My life changed when UNRWA offered my father a teaching job with a monthly salary of $400. Because of that job, my father was able to send me to Al-Azhar University in Gaza City. I had the choice to study anything I wanted, and I chose English language because I wanted to be able to communicate with people around the world. Upon graduation, I joined 1,800 other Palestinians in applying for an UNRWA job program and was one of just 110 to be accepted.

 Mohammed speaking at a Rotary meeting in the US in 2017. He is in the US studying for his master's degree through a Rotary Fellowship. 

Mohammed speaking at a Rotary meeting in the US in 2017. He is in the US studying for his master's degree through a Rotary Fellowship. 

[UNRWA USA]: During the 2014 Israeli military assault in Gaza, you went from receiving UNRWA food assistance to being one of those delivering it. Can you tell us about that experience?

[Mohammed]: During the 2014 Israel military assault on Gaza, I joined UNRWA’s emergency response program. Our role was to evacuate civilians from the bombed areas and host them at refugee shelters run by UNRWA. We also provided emergency assistance to fellow refugees who were targeted by the random aerial bombings. Victims were civilians of all ages, and the bombing was indiscriminate. We even lost many UNRWA staff members while on duty. 

[UNRWA USA]: That's really tragic, and we're so sorry to hear of all you've been through. Can you share with us how this experience shaped your current educational and professional aspirations?

[Mohammed]: After the assault ended, UNRWA invited many international experts to provide training courses and workshops to develop the staff response skills during the rise of conflict in Palestine. One of the international trainers admired my dedication and hard work and advised me to apply for a graduate fellowship he was familiar with in the United States. He promised to write a letter of recommendation on my behalf. I received that fellowship. Today I live in North Carolina where I am studying Global Studies and International Development through a joint program at the University of North Carolina and Duke University.

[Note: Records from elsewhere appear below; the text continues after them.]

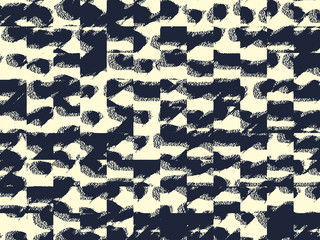 Abstract grunge vector background. Monochrome  composition of irregular graphic elements.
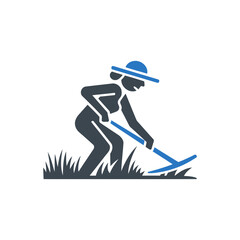 Field Hoeing Agriculture Icon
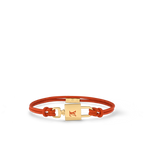 LOUIS VUITTON M8139E LV Padlock Bracelet | 路易威登 手帶 (Orange)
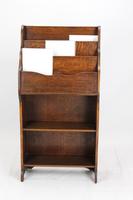 Edwardian Oak Display Stand / Open Bookcase (3 of 13) Edwardian Oak Display Stand / Open Bookcase (3 of 13)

My goal is to learn how to improve emergency response efforts for victims around the world. When I look in the mirror, I still see that same unkempt little boy from the camps I was growing up, I cannot forget that I made it so far due to the support of UNRWA humanitarian assistance. Today I’m here to carry on this mission, to research and study new ways to help and support crisis victims, to help bring their sufferings' to an end.

[UNRWA USA]: As someone who is well versed with UNRWA's work, what is your message to Americans who do not have a sense of its impact and role in your life and the life of the average Palestine refugee in Gaza?

[Mohammed]: I’m proud to have the chance to work with UNRWA, the largest humanitarian platform in the Middle East. If it wasn’t for UNRWA, children and women would starve to death. Young men would lose hope and get caught in a vicious circle of violence. A whole generation would grow up without proper education. For all of those, UNRWA is the only hope in that part of the world.


 Mohammed receiving a certificate of gratitude by Bo Schack, Director of UNRWA operations in Gaza Strip, due to his contributions to the agency.

Mohammed receiving a certificate of gratitude by Bo Schack, Director of UNRWA operations in Gaza Strip, due to his contributions to the agency.